My hypothesis is that any community that has been online for 6 months or more will result in meatspace friendships among some members.
Yep. Convergence is the annual net.goth meetup. It started out with people from the alt.gothic and alt.gothic.fashion newsgroups, and spread to LJ and various gothy message boards and forums. 2007 is Convergence 13. (And holy mother, am I glad that Seattle didn't actually win the vote for it. We would have thrown a really cool event, but none of the organizers would come out of it with their sanity.)
One for the eagles among us: Can an email reception be admitted in court?
A client came to me with this question and I had no answer. My guess was that you needed at least a facsimile of a signature ... then I got lost in the whole "what is a facsimile" thing. Then I went into my English-As-A-Second-Language thing.

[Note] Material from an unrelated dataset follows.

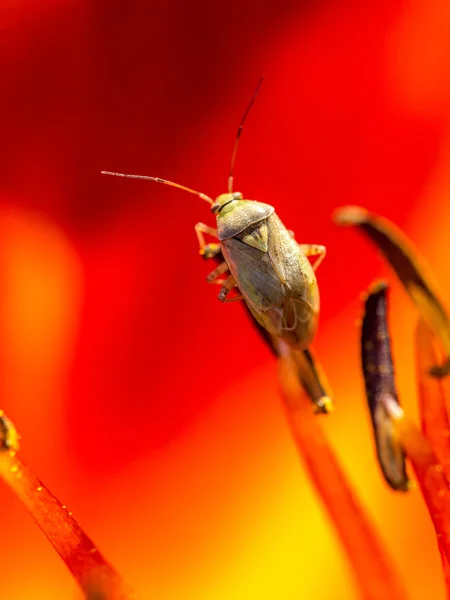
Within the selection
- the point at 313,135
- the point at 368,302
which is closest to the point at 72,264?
the point at 313,135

Yipes. I think the answer is "you need a lawyer to answer that".
2007 is Convergence 13.
Newbie.
Yeah yeah, I know. But the fact that the goth community has managed to throw this event 13 times still astonishes me. Goths & organizing tend to be unmixy things.
Emily got some little bugs in her broccoli, I think.

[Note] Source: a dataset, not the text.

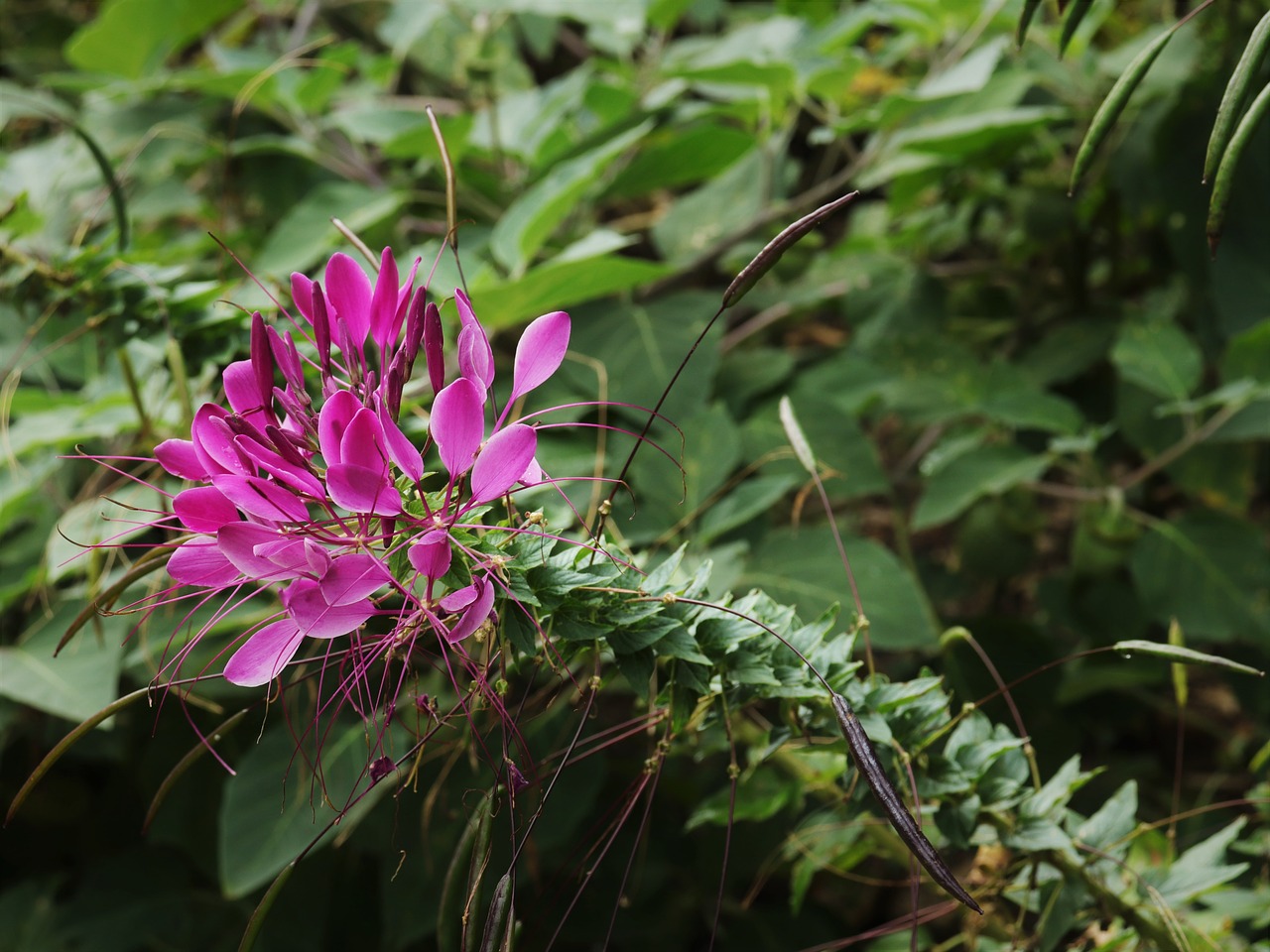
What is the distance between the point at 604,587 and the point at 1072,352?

By the way, Emily, I'm picking you up at the airport tomorrow. Send me your flight info.
For those of you keeping score, NYC still hasn't been nuked.
If you can call this living.
Gus, I see no reason why email reception couldn't be admitted in court. You'd need some statement showing that the email was in the recipient's inbox, and then there would have to be some kind of ruling regarding whether being in someone's inbox and having been opened meant that the recipient could be presumed to have read it and be on notice of its contents.
But the fact that someone received an email? No problem. That is, after all, what all those numbers at the top of the file are--tracking data, yeah?